A CPS statement thought experiement

Its been a while since I ranted about the CPS position statement regarding decision making around extremely preterm delivery. But I am currently in Europe where certain countries have specific thresholds for willingness to provide intensive interventions, thresholds which are somewhat more rigid than the guidelines of the CPS, which are often ignored. This made me think (dangerous I know) about what justification you could have for giving a specific threshold in completed weeks of gestational age below which stabilization and active intensive care for an extremely preterm baby would not be offered.

I think that for such an approach to be rational you would need 2 things, you would need to be able to know the gestational age with certainty, and you would also need to show that there was some substantial change in outcomes (survival or another outcome that you thought was important) at that precise moment. Then you could justify intervening at say 24 weeks and 0 days, but not at 23 weeks and 6 days. Or using the threshold of the CPS position statement, be sometimes willing to offer intervention at 23 weeks and 0 days, but never at 22 weeks 6 days.

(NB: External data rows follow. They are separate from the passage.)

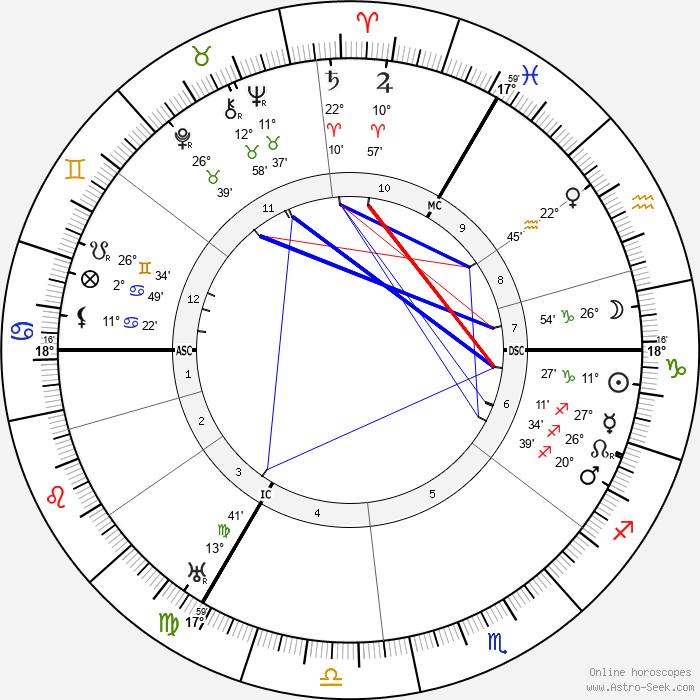 Hermann Schmitz - Birth horoscope chart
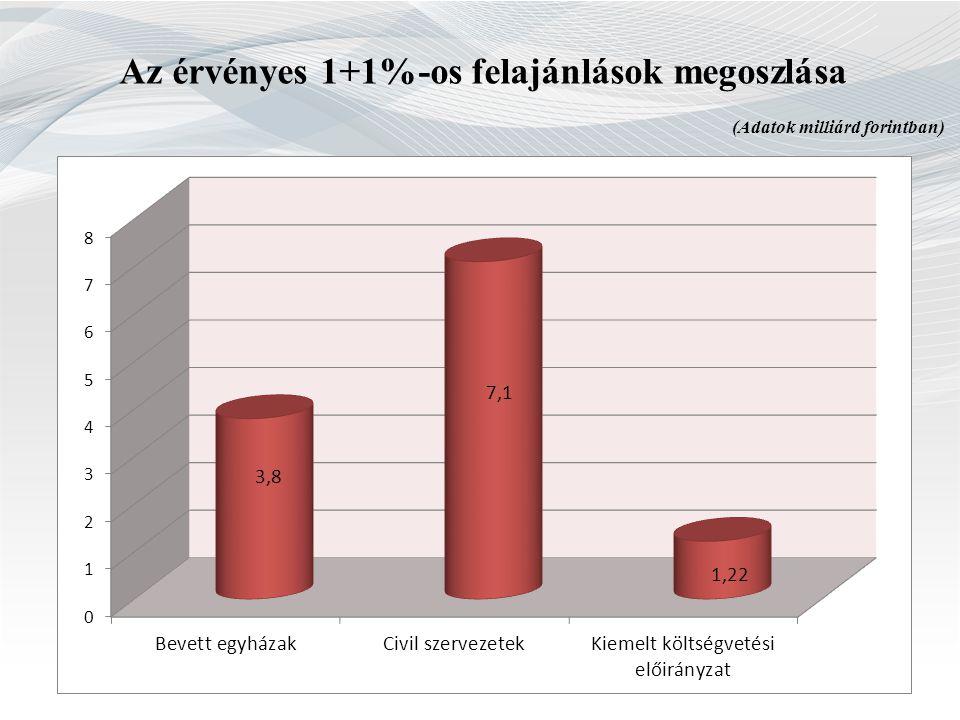 Az érvényes 1+1%-os felajánlások megoszlása (Adatok milliárd forintban)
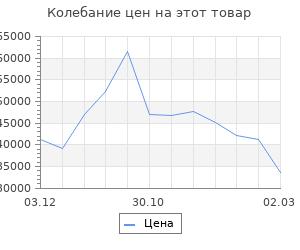 Изменение цены на Кухонный гарнитур Шампань 2566х600 Белый/Мрамор Марквина белый/ Сатин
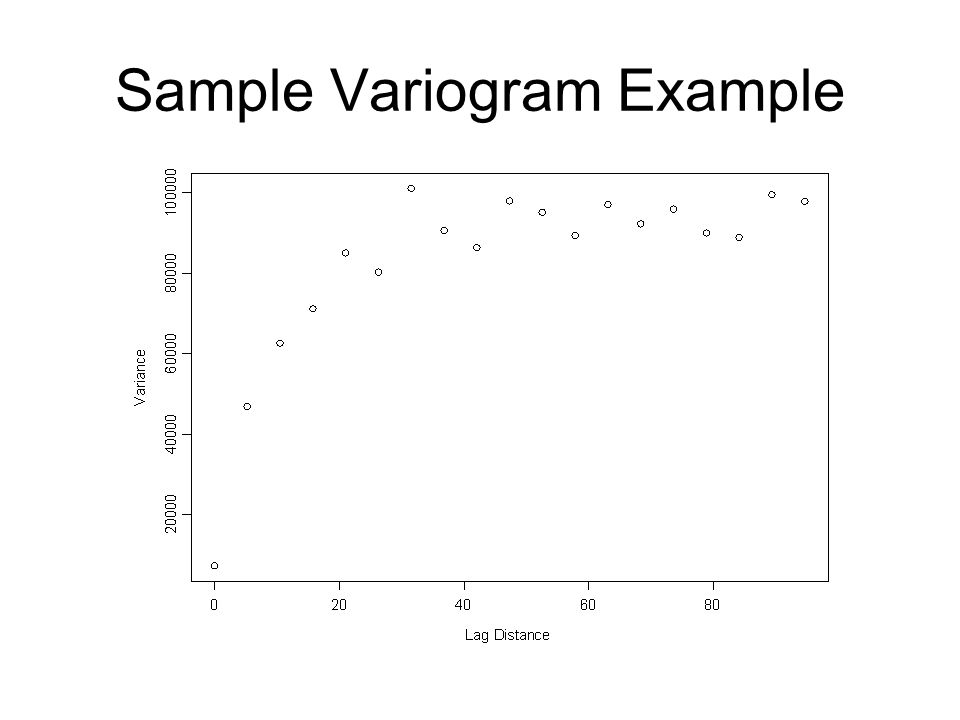 Sample Variogram Example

We know that the second criterion is not satisfied, there is no step-wise change in outcomes at any particular date, and certainly not at the end of an arbitrary 7 day cyclical period known as a week. There is a gradual progressive change in survival with advancing gestational age, and major effects of birth weight, sex and other variables. In contrast there is little or no effect of gestational age on long term neurodevelopmental outcomes among survivors.

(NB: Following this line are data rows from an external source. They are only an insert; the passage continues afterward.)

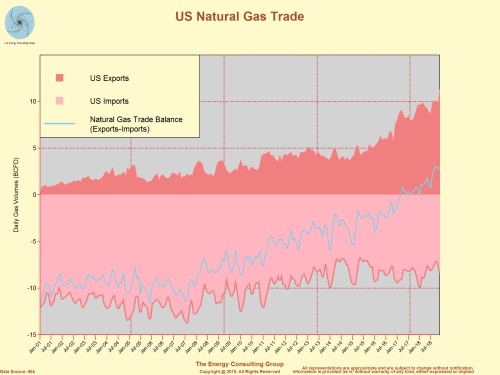 US Natural Gas Trade (Exports, Imports, Net Trade Balance)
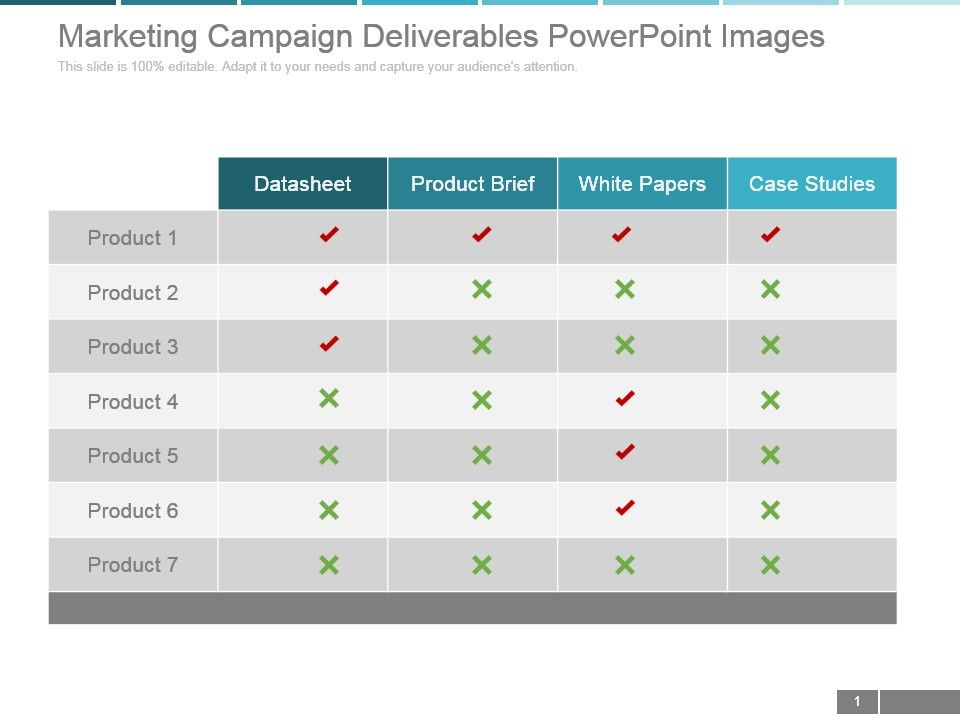 Marketing Campaign Deliverables Powerpoint Images PowerPoint Slide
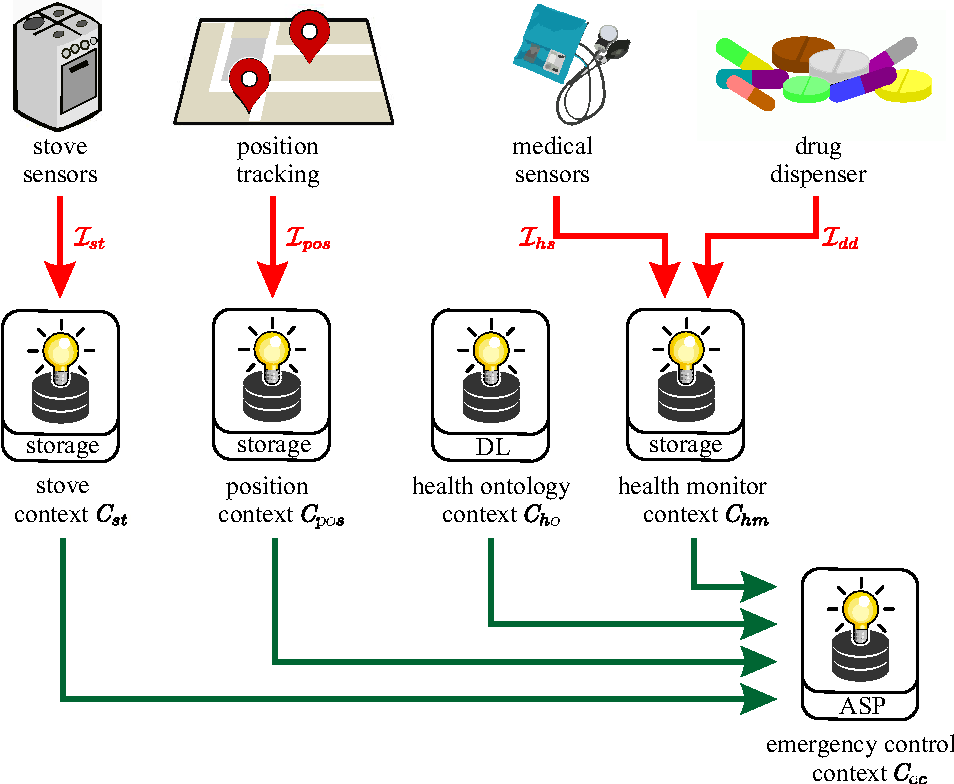 Figure 4 for Reactive Multi-Context Systems: Heterogeneous Reasoning in Dynamic Environments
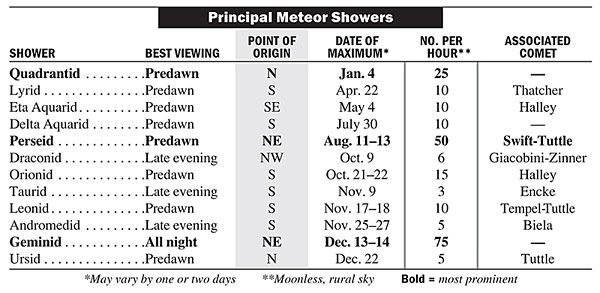 Always a good idea to see it coming: 2013 Meteor Showers Guide.  ** I doubt I'll see the predawn ones. ;)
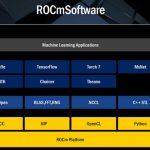 AMD Radeon Instinct ROCm Platform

Which led me to think of the following story:

Suppose a mother pregnant with twins following IVF was in threatened labour. She has passed 22 weeks, and has been seen by the neonatologist. She wishes institution of intensive care, but is told by the neonatologist that it is not an option before 23 completed weeks; the consensus of the hospital where she is being looked after is that they should follow the CPS guidelines, and be prepared to intervene actively at 23 weeks, (but only after the mother has had the litany of possible negative outcomes related to her), whereas prior to 23 weeks, life-saving interventions are not offered.

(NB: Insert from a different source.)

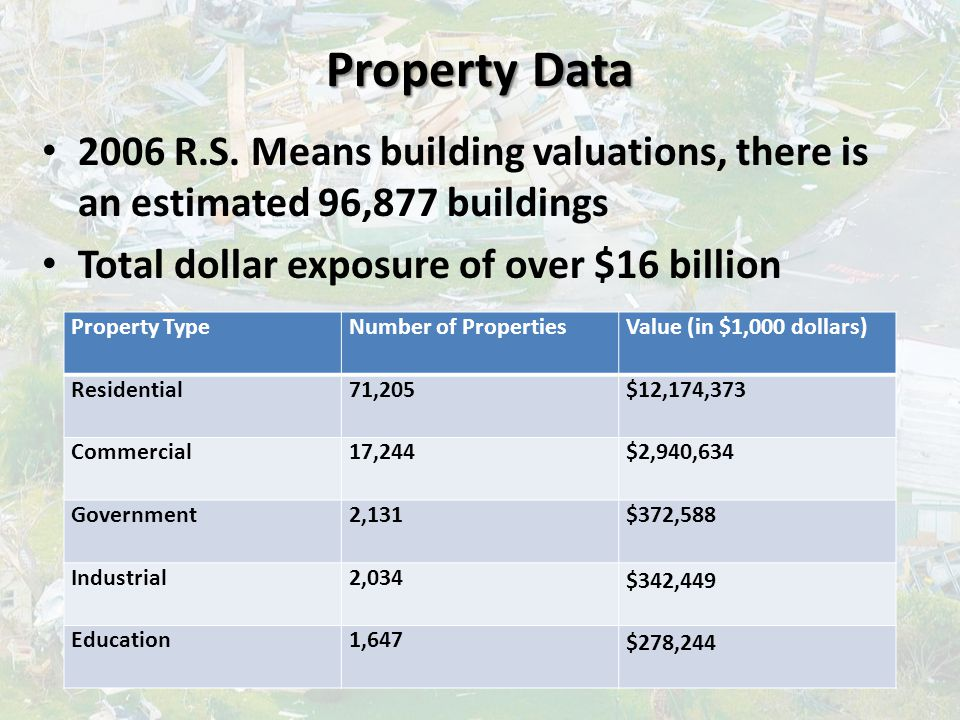 Property Data 2006 R.S. Means building valuations, there is an estimated 96,877 buildings Total dollar exposure of over $16 billion Property TypeNumbe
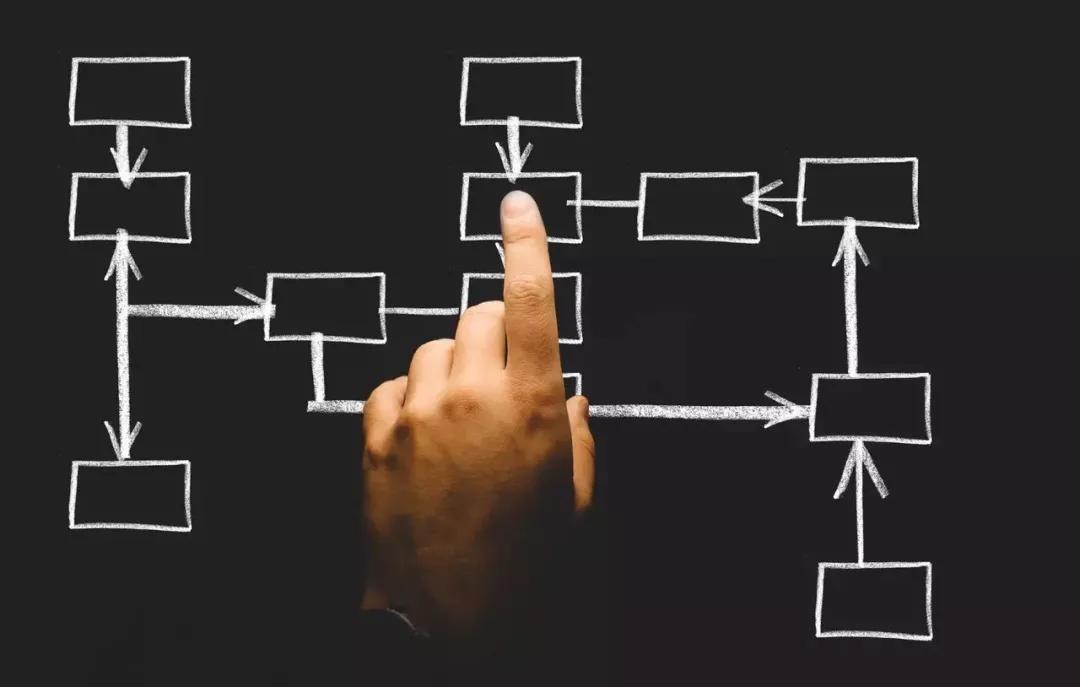 职场上遇到突发问题,如何快速有效解决?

Her contractions continue and the cervix dilates.  Just before midnight on the day she reached 22 weeks and 6 days she delivers a little girl, who is placed in her arms for comfort care. 30 minutes later, just after midnight, the little boy delivers, and is intubated and taken to the NICU.

Would you actually do that? If you were to follow the CPS statement, the answer should be yes. Even if you are prepared to be flexible with twins, and treat them as a ‘package deal’ what about 2 mothers in adjoining rooms who deliver before and after midnight?

And what if the next day the mother comes to you and tells you that she had the Egg retrieval for her IVF at 2 pm in the afternoon. Oh no! The boy is actually only 22 weeks 6 days and 14 hours! We should not have intervened, maybe we should switch to comfort care…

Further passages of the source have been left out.